IshKebab · on July 24, 2015

It's visual (large grey text across the page at an angle).

minthd · on July 22, 2015

This is a good idea. I wonder if deep-learning will be useful to strongly test it this way:

1. divide a set of documents from the same person , apply stenography to half. represent each word by a number.

2. take half of this data and use it to train your deep-learning algorithm to categorize documents as clear/stegoe'd. Than test how well it can detect stego in the other half.

The inputs to those deep-learning should be as followed: num_of_word_0, synonym_number(num_of_word_0), .., num_of_word_n, synonym_number(num_of_word_n)

Where synonym_number(word) is: if we start with home-house-abode from wordnet as synonyms, home=1, abode=3.

This way we give the deep-learner info about your synonym use stats.

3. run algorithm.

Not too complex, and there's a decent likelihood that if there are statistical patterns, the deep-learner will find them.

MPSimmons · on July 22, 2015

It seems like this would be detectable using a technique talked about by Bruce Schneier in 2011 (https://www.schneier.com/blog/archives/2011/08/identifying_p...) called forensic linguistics (https://en.wikipedia.org/wiki/Forensic_linguistics)

IshKebab · on July 22, 2015

No that is something unrelated. The way you would have to detect this is by obtaining the document from multiple sources and checking them for differences.

peteretep · on July 22, 2015

I've wondered about doing this before for copy protection; mixing the order of bullet points, and so on. You can't stop copies, but you can see who made the copies potentially.

edmccard · on July 22, 2015

>I've wondered about doing this before for copy protection

Something similar -- using functionally-equivalent machine language instructions instead of synonyms -- was (is?) used by the shareware A86 assembler[1] to detect unregistered use.

From the A86 manual:

    A86 takes advantage of situations in which more than one set
    of opcodes can be generated for the same instruction. [...]
    A86 adopts an unusual mix of choices in such situations.
    This creates a code-generation "footprint" that ... will
    enable me to tell ... if a non-trivial object file has
    been produced by A86.

[1] http://eji.com/a86/

sugarfactory · on July 22, 2015

This might also be useful for combating attempts to reveal authors' identities using forensic linguistics.

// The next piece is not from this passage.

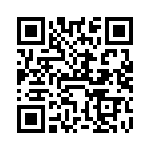 VI-BVT-CY-F1 QRCode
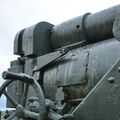 152-mm_gun_BR-1_281.jpg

syllogism · on July 22, 2015

I've thought about that problem a bit.

First of all, forensic linguistics is much much less powerful than it's made out to be. In particular there's no really good way to get a confidence estimate out of the prediction. All you can get is a likelihood ratio between N different suspects. You can't really get "definitely a match" vs "I don't know".

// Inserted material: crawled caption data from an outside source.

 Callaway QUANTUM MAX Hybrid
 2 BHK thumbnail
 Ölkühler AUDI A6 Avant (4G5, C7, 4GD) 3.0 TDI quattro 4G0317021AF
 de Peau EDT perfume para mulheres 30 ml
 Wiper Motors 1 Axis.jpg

Anyway. The best solution would be to adopt some constraint, e.g. by being forced to write in haikus, being forced to write in "upgoer 5 style" Basic English, being forced to only write sentences that Google Translate stably round trips English<->French, etc.

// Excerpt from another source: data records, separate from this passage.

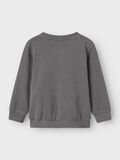 name it LOOSE FIT SWEATSHIRT, Poppy Seed, highres - 13245713_PoppySeed_002.jpg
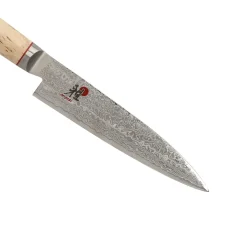 Miyabi - 5000MCD Chutoh 160 mm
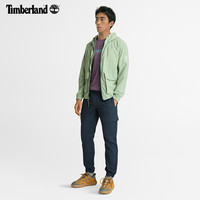Timberland 防泼水 男士夹克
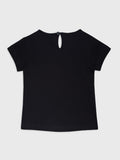 Short Sleeve Blouse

The accuracy of a forensic linguistic algorithm trained on normal text and run on the stylistically constrained text is completely unknown. Hopefully this evidence would be inadmissible even by forensic science standards. Then again, maybe not.

andreasvc · on July 22, 2015

Not really. Authorship attribution methods typically rely on function words (the most frequent words), which cannot be readily substituted, as that would require rewriting the whole sentence.

irremediable · on July 22, 2015

How would you ensure that you replace the right parts?

andreasvc · on July 22, 2015

I don't think you can be. You could train authorship attribution on many kinds of features. But checking against common methods would probably go a long way in avoiding detection.